Case Study 1: What Does the Menu Tell Us? Exploring Fast Food Nutrition Data


Tier 3 — Illustrative/Composite Example: This case study uses a fictional but realistic fast food nutrition dataset modeled on the kinds of data that major restaurant chains are required to publish under menu labeling laws in the United States (such as the FDA's 2018 calorie disclosure rule). The restaurant name, specific menu items, and all numerical values are invented for pedagogical purposes. No specific company is represented.


The Setting

Amara is a second-year nutrition science student who's become obsessed with a question that annoys her friends at lunch: How bad are fast food meals, really?

Not "bad" in a vague, hand-wavy sense.
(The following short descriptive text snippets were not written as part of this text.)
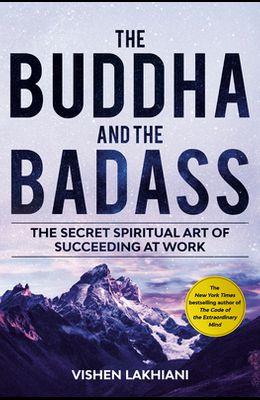 The Buddha and the Badass: The Secret Spiritual Art of Succeeding at Work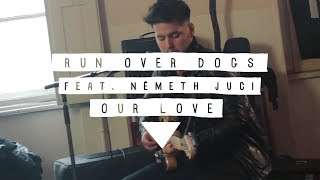 Run Over Dogs feat. Németh Juci - Our Love // KERET Sessions @ Super8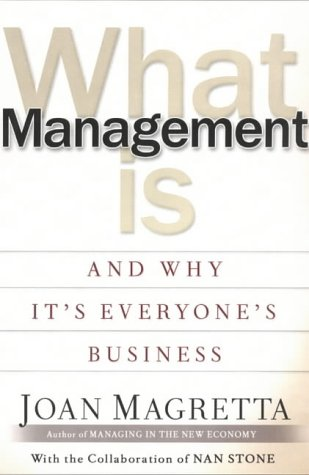 9780007132461: What Management Is : How It Works and Why It's Everyone's Business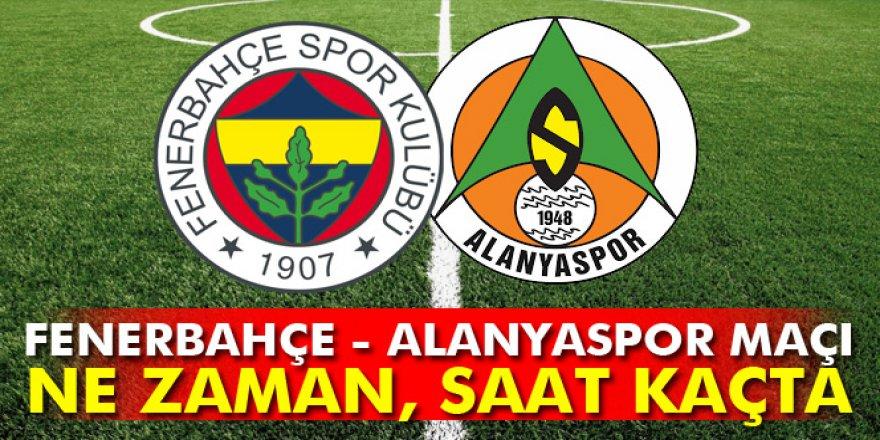 Fenerbahçe - Aytemiz Alanyaspor maçı hangi gün, ne zaman, saat kaçta?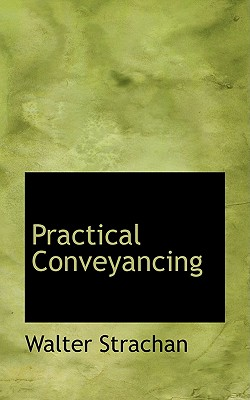 Practical Conveyancing - Strachan, Walter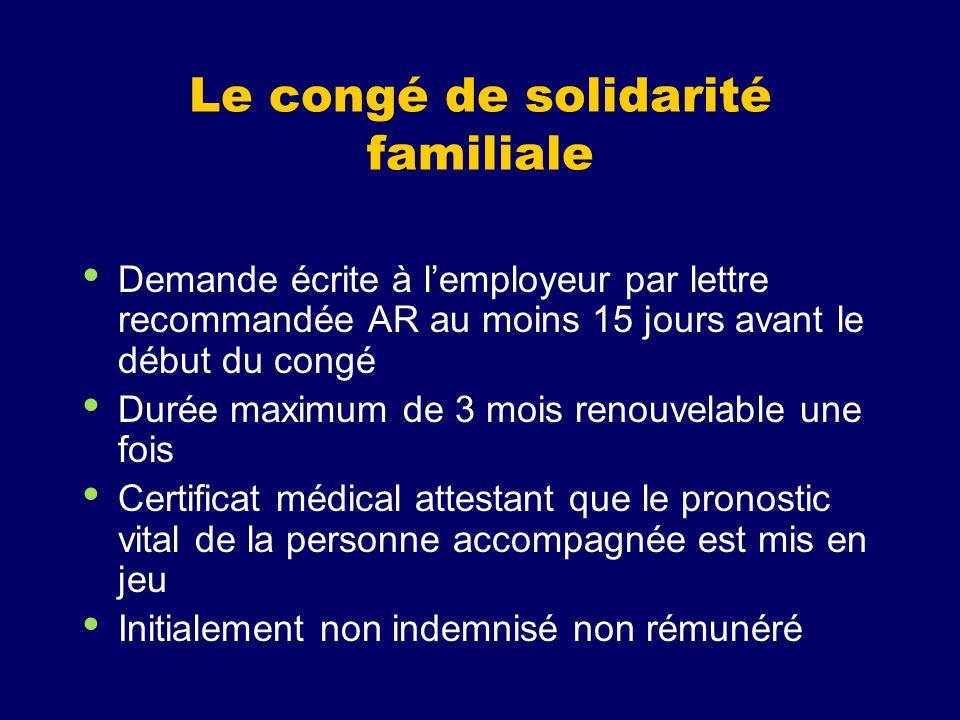 Le congé de solidarité familiale Demande écrite à lemployeur par lettre recommandée AR au moins 15 jours avant le début du congé Durée maximum de 3 mo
Bad in a specific, quantifiable sense. She wants numbers. She's heard the conventional wisdom — fast food is full of calories, sodium, and fat — but she's also noticed that fast food chains now offer salads, grilled chicken, and "lighter" options. Has the conventional wisdom kept up with the menu?
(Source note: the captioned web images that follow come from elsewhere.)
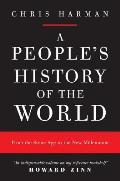 A People's History of the World: From the Stone Age to the New Millennium Cover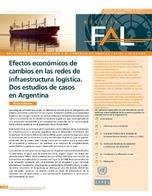 Efectos económicos de cambios en las redes de infraestructura logística: dos estudios de casos en Argentina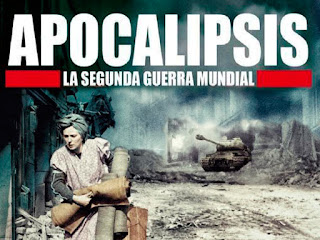 Documental Apocalipsis la Segunda Guerra Mundial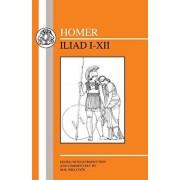 Homer: Iliad I-XII, Paperback/Homer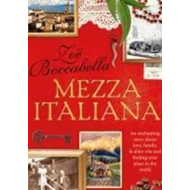 Mezza Italiana: An Enchanting Story About Love, Family, La D (BOK)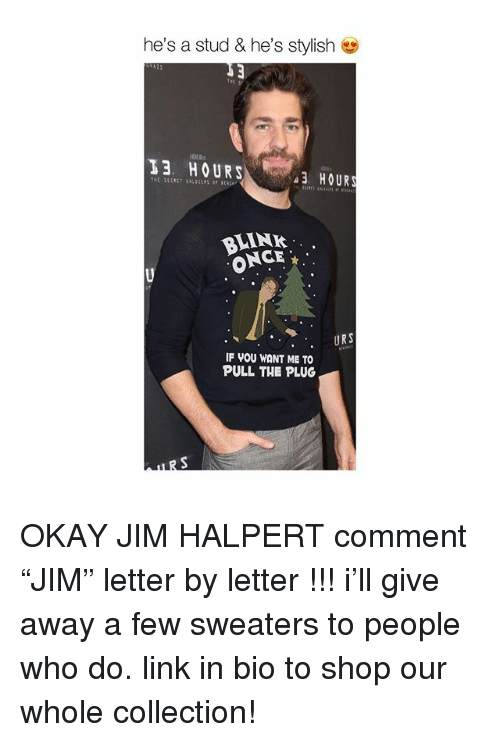 """Jim Halpert, Memes, and Link: he's a stud & he's stylish  13 HOURS  3 HOURS  LINK  ONCE  . URS  IF VOU WANT ME TO  PULL THE PLUG OKAY JIM HALPERT comment """"JIM"""" letter by letter !!! i'll give away a few sweaters to people who do. link in bio to shop our whole collection!"""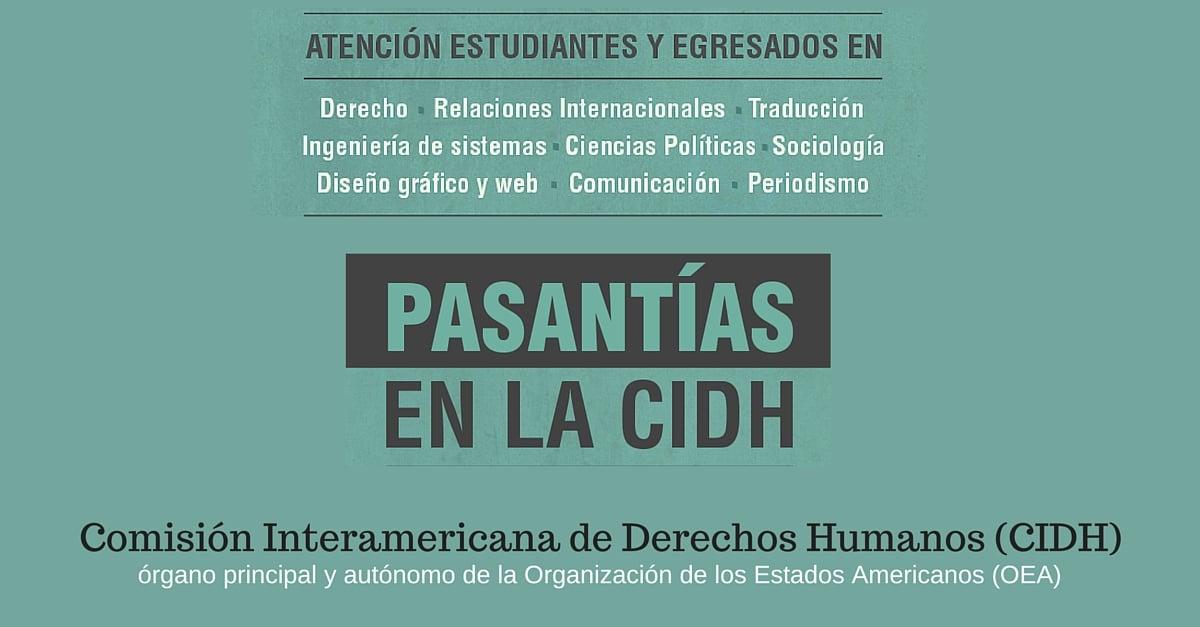 Pasantías en la Comisión Interamericana de Derechos Humanos (CIDH) – Convocatorias Abiertas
Amara's professor has given the class a CSV file called fastfood_nutrition.csv containing nutritional information for 120 menu items from a fictional chain called BurgerBarn. The file has 8 columns:

Column Description Example
item_name Menu item name "Classic Burger"
category Menu category "Burgers", "Chicken", "Salads", "Sides", "Drinks", "Desserts"
calories Total calories "540"
total_fat_g Total fat in grams "28"
sodium_mg Sodium in milligrams "820"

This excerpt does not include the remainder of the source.